The judge criticized the State's conduct, saying that it should have solved the issue before it reached the court.
'Mom will be able to come to parties'
Amit, 10, arrived at the courthouse with his mother. "We don't need this separation," he said. "I am in favor of a school for boys and girls so that we can have girlfriends and be in touch with them, and that will lead to less violence. And this way, mom will be able to come to the parties too."
The parents' representative, Dr. Aviad Hacohen, dean of the Shaarei Mishpat College, said after the course session: "It's unfortunate that there was an attempt to force parents and students to accept one-sided and offensive sex-segregation, which contradicts the lifestyle of the petitioners, who all observe mitzvot.
"Luckily, the Education Ministry came to its senses on time, and we hope that such mistakes will not be repeated in the future."
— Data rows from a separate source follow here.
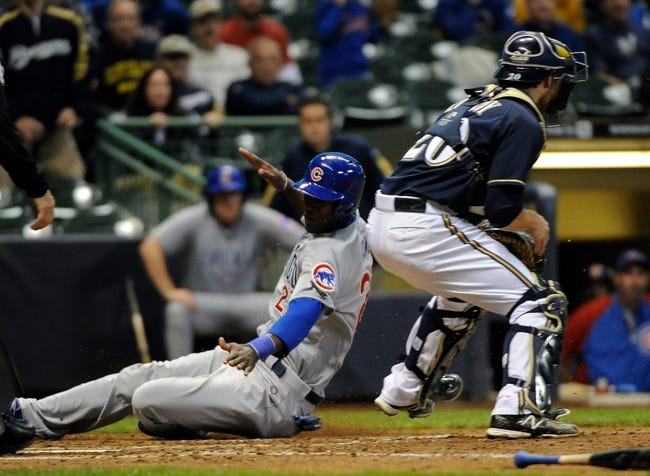 Sep 17, 2013; Milwaukee, WI, USA;   Chicago Cubs left fielder Junior Lake (left) scores past Milwaukee Brewers catcher Jonathan Lucroy in the seventh inning at Miller Park. Mandatory Credit: Benny Sieu-USA TODAY Sports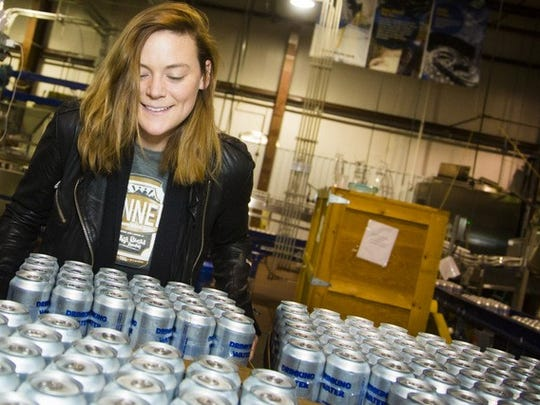 An employee at Oskar Blues Brewery in Brevard prepares canned water for residents of Flint, Michigan. where the governor has declared a state of emergency.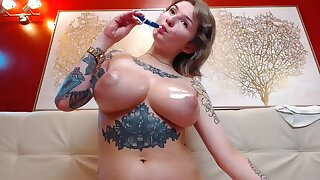 Amateur big tits MILF tattoed oiled boons unaffected by webcam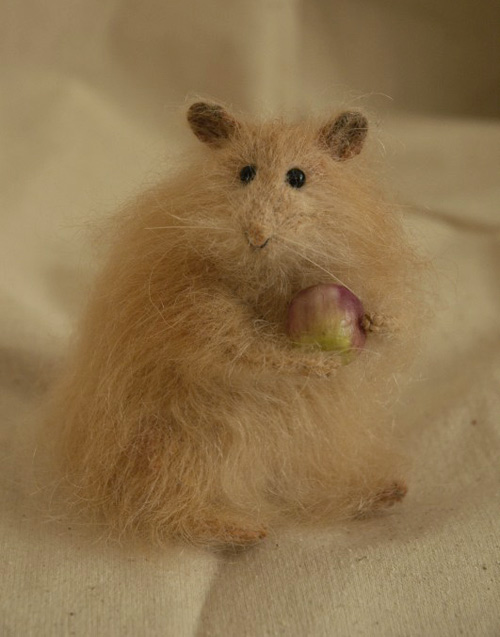 hamster holding an apple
The Education Ministry said in a statement, "We are pleased with the court ruling, which green lighted the ongoing discussions of the committee appointed by Dr. Avraham, Lifshitz, director of the state religious education, which will decide on the matter.
"The petition was unnecessary to begin with, and the court rightfully expressed its faith in the state religious education administration."
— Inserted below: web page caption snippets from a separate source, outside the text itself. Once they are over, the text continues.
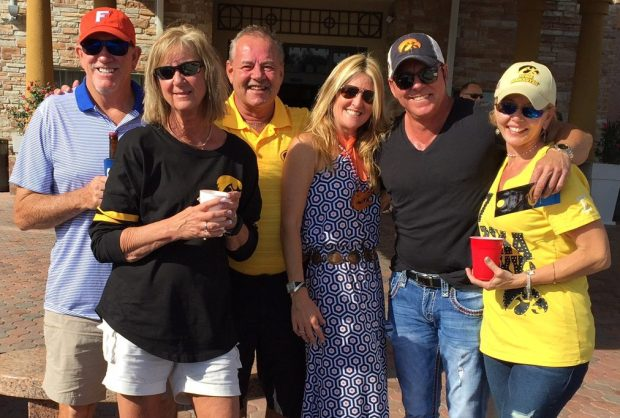 Iowa and Florida fans enjoy the sunshine before  the Outback Bowl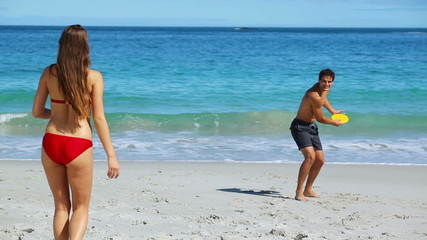 Happy couple playing frisbee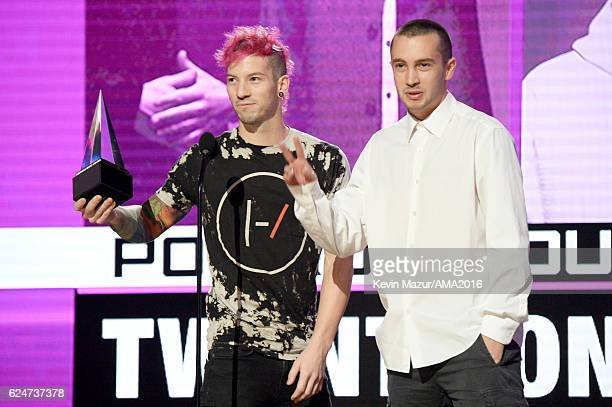 Recording artists Josh Dun and Tyler Joseph of Twenty One Pilots accept the Favorite Duo or Group award onstage at the 2016 American Music Awards at...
On Monday, a group of parents from Petah Tikva petitioned the High Court of Justice against an Education Ministry decision to separate between boys and girls in the "Morasha" religious elementary school.
Dr. Hacohen argued that "this is a serious infringement of freedom of religion and conscience."
He noted that most of the students' parents oppose sex segregation – and that this was made clear in a democratic vote held several months ago. He further argued that the intention contradicts a decision made by the Petah Tikva mayor and City Council, and its Education Administration.
According to the petition, mixed studies have been taking place in the "Morasha" elementary school for decades. From the third grade, the classrooms are separated according to gender.
Recently, however, the Religious Education Administration decided to split the school in two according to gender, with the aim of eventually creating two schools – one for boys and one for girls.
"This sex segregation fits in with the growing religious radicalization trend characterizing state religious education in the past few years," the petition claims.
"This trend seeks to impose strict halachic norms on the entire public, while strongly hurting parents who are not interested in accepting such strict norms and harming their own autonomy and that of their children, and their right to equality, freedom, freedom of religion and conscience and freedom of education."